Phil Winstanley, Rugby Director at Premiership Rugby, added: “Premiership Rugby clubs and their players understand the importance of leading by example in anti-doping campaigns and how making rugby a drug-free sport is paramount. This report once again demonstrates that the strategic work undertaken through the Anti-Doping Advisory Group continues to be effective in supporting our commitment to keeping professional rugby doping free. However, we know that we cannot be complacent and each season we work with all stakeholders to enhance the Anti-Doping and Illicit Drugs management systems. There is still cause for concern around doping by those within the recreational part of our sport which we must continue to identify and deal with effectively. We cannot do this alone and external support from UKAD must be maintained through sufficient funding and investment in research about the whole environment.”

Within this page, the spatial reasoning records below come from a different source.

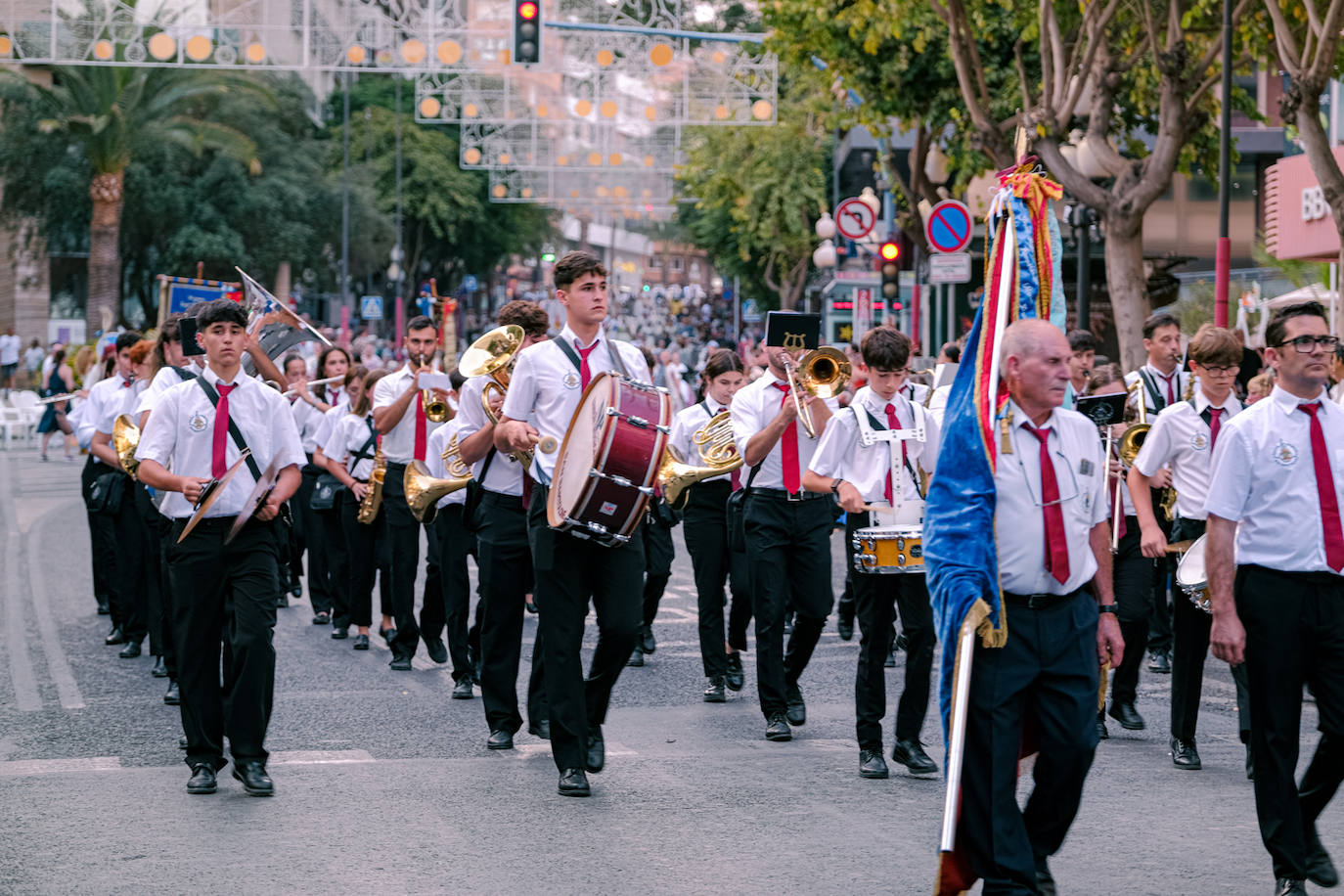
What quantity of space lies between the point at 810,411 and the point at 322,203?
49047 millimetres

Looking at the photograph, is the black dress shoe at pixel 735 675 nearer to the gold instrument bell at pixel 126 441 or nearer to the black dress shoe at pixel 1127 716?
the black dress shoe at pixel 1127 716

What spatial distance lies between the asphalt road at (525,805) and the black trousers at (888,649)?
0.26 m

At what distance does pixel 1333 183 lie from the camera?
49.1 feet

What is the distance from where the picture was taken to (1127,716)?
370 inches

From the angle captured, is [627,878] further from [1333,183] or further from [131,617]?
[1333,183]

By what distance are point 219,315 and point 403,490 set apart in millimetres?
4036

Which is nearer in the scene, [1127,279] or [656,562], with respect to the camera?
[656,562]

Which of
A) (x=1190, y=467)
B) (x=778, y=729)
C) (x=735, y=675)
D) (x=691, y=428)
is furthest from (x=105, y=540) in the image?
(x=1190, y=467)

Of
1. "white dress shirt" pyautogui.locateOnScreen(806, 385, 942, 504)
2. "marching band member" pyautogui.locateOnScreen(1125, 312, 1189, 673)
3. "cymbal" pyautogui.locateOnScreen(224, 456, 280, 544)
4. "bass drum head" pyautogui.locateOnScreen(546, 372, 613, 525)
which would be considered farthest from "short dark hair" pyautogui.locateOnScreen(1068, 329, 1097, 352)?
"cymbal" pyautogui.locateOnScreen(224, 456, 280, 544)

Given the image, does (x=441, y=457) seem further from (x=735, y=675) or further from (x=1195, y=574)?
(x=1195, y=574)

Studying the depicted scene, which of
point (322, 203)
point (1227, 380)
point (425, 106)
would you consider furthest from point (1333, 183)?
point (322, 203)

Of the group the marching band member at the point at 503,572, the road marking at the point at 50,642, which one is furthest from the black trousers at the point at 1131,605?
the road marking at the point at 50,642

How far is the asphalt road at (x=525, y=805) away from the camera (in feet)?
20.9

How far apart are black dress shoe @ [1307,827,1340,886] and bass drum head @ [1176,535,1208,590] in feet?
4.81
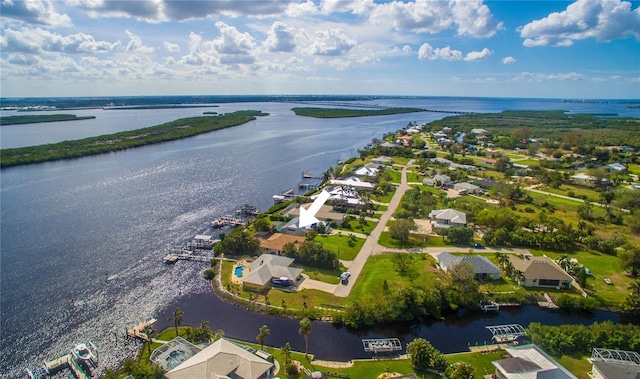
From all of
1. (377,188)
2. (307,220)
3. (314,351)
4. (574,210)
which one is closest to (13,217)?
(307,220)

Pat Myhill, UK Anti-Doping Director of Operations, said: “We live in a country where sport is an integral part of the cultural fabric of our community. Sport can carry the hopes of a nation, however we must accept that there will always be those who look to exploit those hopes. The only way we can tackle these issues is by working closely together. The RFU and UK Anti-Doping have an excellent relationship built on openness and transparency. We share the common value of keeping doping out of rugby.”